_WHAT TO DO_
Rewrite the listing below, changing every instance of "blurred tree trunk in background" to "out-of-focus tree trunk" and leaving all other text untouched.

++++++++++++++++++++

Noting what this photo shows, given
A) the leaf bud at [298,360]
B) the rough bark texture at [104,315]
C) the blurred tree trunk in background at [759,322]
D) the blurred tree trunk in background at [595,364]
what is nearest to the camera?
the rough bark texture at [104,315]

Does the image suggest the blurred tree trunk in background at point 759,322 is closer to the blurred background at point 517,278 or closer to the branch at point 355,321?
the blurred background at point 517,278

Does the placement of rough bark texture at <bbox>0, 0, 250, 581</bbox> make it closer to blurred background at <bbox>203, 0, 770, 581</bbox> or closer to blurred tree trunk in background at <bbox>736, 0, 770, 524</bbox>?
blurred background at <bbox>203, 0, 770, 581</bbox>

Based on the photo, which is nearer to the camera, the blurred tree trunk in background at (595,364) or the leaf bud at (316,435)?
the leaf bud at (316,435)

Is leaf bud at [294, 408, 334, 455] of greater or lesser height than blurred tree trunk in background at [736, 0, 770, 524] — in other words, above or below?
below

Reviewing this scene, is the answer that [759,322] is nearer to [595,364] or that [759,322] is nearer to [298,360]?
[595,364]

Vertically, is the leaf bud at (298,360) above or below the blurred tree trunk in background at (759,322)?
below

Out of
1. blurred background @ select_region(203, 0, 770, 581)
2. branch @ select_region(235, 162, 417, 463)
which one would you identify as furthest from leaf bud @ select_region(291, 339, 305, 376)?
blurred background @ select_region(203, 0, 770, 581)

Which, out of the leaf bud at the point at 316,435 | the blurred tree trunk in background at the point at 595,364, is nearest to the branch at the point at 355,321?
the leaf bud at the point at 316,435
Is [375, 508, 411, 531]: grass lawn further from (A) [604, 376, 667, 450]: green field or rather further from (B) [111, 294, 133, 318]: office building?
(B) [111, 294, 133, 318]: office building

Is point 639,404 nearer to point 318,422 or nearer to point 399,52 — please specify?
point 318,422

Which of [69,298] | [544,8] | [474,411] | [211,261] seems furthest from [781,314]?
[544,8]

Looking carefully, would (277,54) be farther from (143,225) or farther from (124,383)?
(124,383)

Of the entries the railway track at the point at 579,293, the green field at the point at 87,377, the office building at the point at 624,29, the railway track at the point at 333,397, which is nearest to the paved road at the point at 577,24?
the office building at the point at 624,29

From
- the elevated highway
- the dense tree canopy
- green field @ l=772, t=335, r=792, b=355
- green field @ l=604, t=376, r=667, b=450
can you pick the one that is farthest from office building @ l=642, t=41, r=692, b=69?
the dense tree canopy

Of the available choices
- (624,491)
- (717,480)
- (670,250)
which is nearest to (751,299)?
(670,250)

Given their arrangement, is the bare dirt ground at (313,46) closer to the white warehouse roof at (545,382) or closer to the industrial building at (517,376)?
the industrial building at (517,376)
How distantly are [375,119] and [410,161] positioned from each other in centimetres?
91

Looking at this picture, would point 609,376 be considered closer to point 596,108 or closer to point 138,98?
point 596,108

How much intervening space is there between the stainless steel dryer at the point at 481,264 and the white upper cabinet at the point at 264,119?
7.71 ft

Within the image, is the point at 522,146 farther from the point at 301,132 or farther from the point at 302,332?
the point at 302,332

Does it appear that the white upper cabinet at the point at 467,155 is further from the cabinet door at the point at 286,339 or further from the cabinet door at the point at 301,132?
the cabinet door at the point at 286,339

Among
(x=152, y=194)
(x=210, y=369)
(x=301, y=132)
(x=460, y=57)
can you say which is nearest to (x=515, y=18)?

++++++++++++++++++++

_RESULT_
Noting what this photo shows, given
A) the leaf bud at [298,360]
B) the rough bark texture at [104,315]
C) the out-of-focus tree trunk at [759,322]
D) the out-of-focus tree trunk at [595,364]
what is nearest to the camera?
the rough bark texture at [104,315]

Does the image suggest the out-of-focus tree trunk at point 759,322 is closer to the blurred background at point 517,278 or closer to the branch at point 355,321?
the blurred background at point 517,278

Does the placement of rough bark texture at <bbox>0, 0, 250, 581</bbox> make it closer to blurred background at <bbox>203, 0, 770, 581</bbox> or closer to out-of-focus tree trunk at <bbox>736, 0, 770, 524</bbox>?
blurred background at <bbox>203, 0, 770, 581</bbox>

Based on the photo, which is nearer to the camera, the out-of-focus tree trunk at (595,364) or the leaf bud at (316,435)?
the leaf bud at (316,435)

Is leaf bud at [294, 408, 334, 455] of greater or lesser height than out-of-focus tree trunk at [736, 0, 770, 524] — in other words, above or below?
below

Reviewing this scene, is the answer that [759,322] is nearer to [595,364] or that [759,322] is nearer to [298,360]?
[595,364]

Vertically, is the leaf bud at (298,360) above or below the out-of-focus tree trunk at (759,322)?
below

Out of
1. blurred background @ select_region(203, 0, 770, 581)
2. branch @ select_region(235, 162, 417, 463)
which one would you identify as furthest from leaf bud @ select_region(291, 339, 305, 376)?
blurred background @ select_region(203, 0, 770, 581)

Which, out of the leaf bud at the point at 316,435 | the out-of-focus tree trunk at the point at 595,364, is nearest to the branch at the point at 355,321?
the leaf bud at the point at 316,435
Is [375, 508, 411, 531]: grass lawn further from (A) [604, 376, 667, 450]: green field or rather further from (B) [111, 294, 133, 318]: office building?
(B) [111, 294, 133, 318]: office building

Is point 639,404 nearer to point 318,422 or nearer to point 399,52 — please specify?
point 318,422

Which of [69,298] | [544,8] | [474,411] | [211,261] seems furthest from [781,314]?
[544,8]

Looking carefully, would (277,54) be farther from (143,225) or farther from (124,383)?
(124,383)

Of the entries the railway track at the point at 579,293, the green field at the point at 87,377, the office building at the point at 624,29, the railway track at the point at 333,397, which is nearest to the paved road at the point at 577,24?
the office building at the point at 624,29

From
- the elevated highway
- the dense tree canopy
- green field @ l=772, t=335, r=792, b=355
- green field @ l=604, t=376, r=667, b=450
can you pick the one that is farthest from office building @ l=642, t=41, r=692, b=69?
the dense tree canopy

Of the available choices
- (624,491)
- (717,480)
- (670,250)
which is nearest to (751,299)?
(670,250)

Given their arrangement, is the bare dirt ground at (313,46) closer to the white warehouse roof at (545,382) or closer to the industrial building at (517,376)?
the industrial building at (517,376)
How distantly are [375,119] and [410,161] positioned from each other in centimetres?
91

Looking at this picture, would point 609,376 be considered closer to point 596,108 or closer to point 138,98?
point 596,108

How much intervening space is there between the stainless steel dryer at the point at 481,264 and the white upper cabinet at the point at 264,119?
7.71 ft

Within the image, is the point at 522,146 farther from the point at 301,132 or farther from the point at 302,332?
the point at 302,332

Does it appear that the white upper cabinet at the point at 467,155 is further from the cabinet door at the point at 286,339 or further from the cabinet door at the point at 301,132?
the cabinet door at the point at 286,339

Among
(x=152, y=194)
(x=210, y=369)
(x=301, y=132)
(x=460, y=57)
can you say which is nearest to (x=515, y=18)?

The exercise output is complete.